Effets néfastes de la pollution atmosphérique sur le système cardiovasculaire



« Effets néfastes de la pollution atmosphérique sur le système cardiovasculaire » par le Docteur Erard de Hemricourt. Selon un communiqué récent de l’American Heart Association, de plus en plus d’études scientifiques établissent un lien de causalité net entre la pollution atmosphérique et une atteinte du système cardiovasculaire entraînant un excès d’infarctus du myocarde, d’accidents vasculaires cérébraux avec à la clé une surmortalité d’origine cardiaque. Toujours selon ce communiqué, il est vivement recommandé aux personnes ayant des antécédents cardiovasculaires d’éviter au maximum toute exposition à un environnement pollué.

Selon une étude récente publiée dans la revue Circulation par l’équipe du Dr Brook (Particulate Matter Air Pollution and Cardiovascular Disease. An update to the scientific statement from the American Heart Association. Circulation. 2010), le lien de causalité avec les maladies cardiovasculaires est particulièrement visible pour les particules de petit diamètre, dont la taille demeure inférieure à 2,5 microns. Ces petites particules présentes en grande quantité dans l’air atmosphérique pollué proviennent principalement de la combustion des énergies fossiles par les industries, le trafic automobile et les centrales à charbon. Les feux de forêts sont également impliqués de même que le chauffage des habitations.

D’après le Dr Brook, les petites particules véhiculées dans l’atmosphère polluée semblent directement accroître le risque cardiaque en déclenchant une série d’événements au sein de l’organisme, et cela, endéans les premières heures de l’exposition. Toujours selon lui, les preuves s’accumulent pour incriminer les petites particules inférieures à 2,5 microns dans le risque à long terme des maladies du système cardiovasculaire. Selon les conclusions de l’étude sus-mentionnée, il existe des arguments importants impliquant la pollution de l’air respiré dans l’apparition de maladies cardiaques d’origine ischémique, un lien modéré entre la présence d’un air pollué et le développement d’une insuffisance cardiaque ou d’un accident vasculaire cérébral et une association « faible mais consistante » entre l’exposition à brève échéance à une atmosphère polluée et le risque de décès prématuré.

Toujours d’après l’American Heart Association, les personnes âgées et celles présentant une pathologie cardiaque comme une insuffisance cardiaque ou une maladie coronarienne, de même que les patients diabétiques, sont particulièrement à risque face aux particules de petite taille. L’origine de l’atteinte cardiovasculaire semble être de nature multifactorielle et plusieurs voies ont été mises en avant. Tout d’abord, il est important de savoir que seules les particules d’une taille inférieure à 2,5 microns sont concernées puisque les particules de taille plus grande sont filtrées par les voies aériennes supérieures (nez principalement). Les petites particules inhalées qui parviennent jusqu’aux poumons vont y provoquer des dégâts principalement de nature inflammatoire en entraînant également une irritation des terminaisons nerveuses. Les experts pensent que cette irritation des terminaisons nerveuses au sein du système pulmonaire pourrait perturber la balance du système nerveux au sein de l’organisme. De même, d’autres pistes sont évoquées comme un état d’hypercoagulabilité, une altération des parois vasculaires, une élévation de la pression artérielle, etc.

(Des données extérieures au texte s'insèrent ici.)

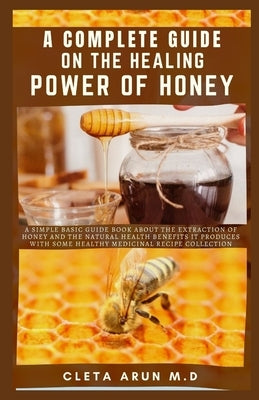 A Complete Guide on the Healing Power of Honey: A Simple Basic Guide Book About the Extraction of Honey and the Natural Health Benefits it Produce wit by Arun M. D., Cleta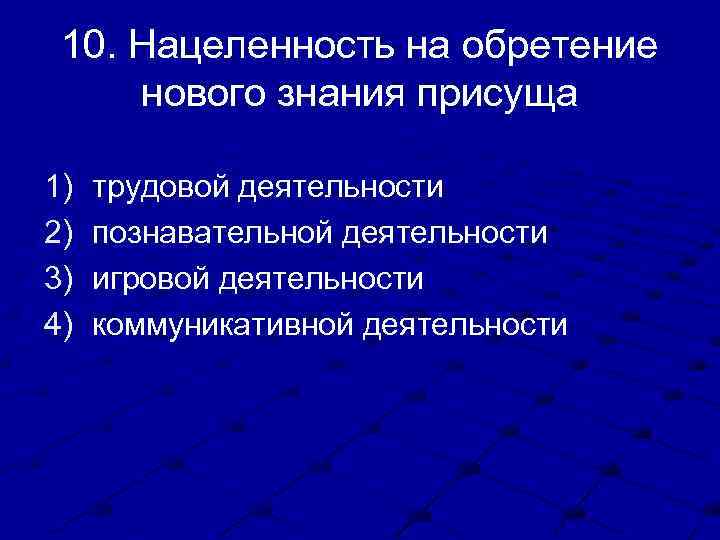 10. Нацеленность на обретение нового знания присуща 1) 2) 3) 4) трудовой деятельности познавательной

Selon deux autres études récentes publiées par la Penn State College of Medicine (Individual-level PM2.5 exposure and the time course of impaired heart rate variability : the APACR study. Journal of exposure Science and Environmental Epidemiology, 2010 // Acute Adverse Effects of Fine Particulate Air Pollution on Ventricular Repolarization. Environmental Helath Perspectives, 2010), l’inhalation d’un air pollué augmente le stress sur le système de contrôle cardiaque et cela jusqu’à six heures après l’inhalation des petites particules de 2,5 microns et moins. Cet excès de stress, d’après le Dr Duanping Liao, serait la cause de l’apparition des problèmes cardiovasculaires ultérieurs. Selon un autre médecin ayant participé à l’étude, le Dr Fan He, la pollution atmosphérique est associée à une mortalité et une morbidité cardiovasculaire et il est généralement admis que l’un des mécanismes sous-jacents provient d’un dérèglement de l’activité électrique cardiaque. Les résultats des deux études mettent en cause une perturbation de l’activité électrique intrinsèque du cœur avec une augmentation des fluctuations du rythme cardiaque qui devient plus variable d’un battement à l’autre.

Quoi qu’il en soit, on connaissait déjà l’impact de la pollution atmosphérique sur le système respiratoire avec l’augmentation des cas d’asthme chez l’enfant et l’adolescent, il faudra désormais tenir compte de la pollution de l’atmosphère parmi les différents facteurs de risque cardiovasculaire.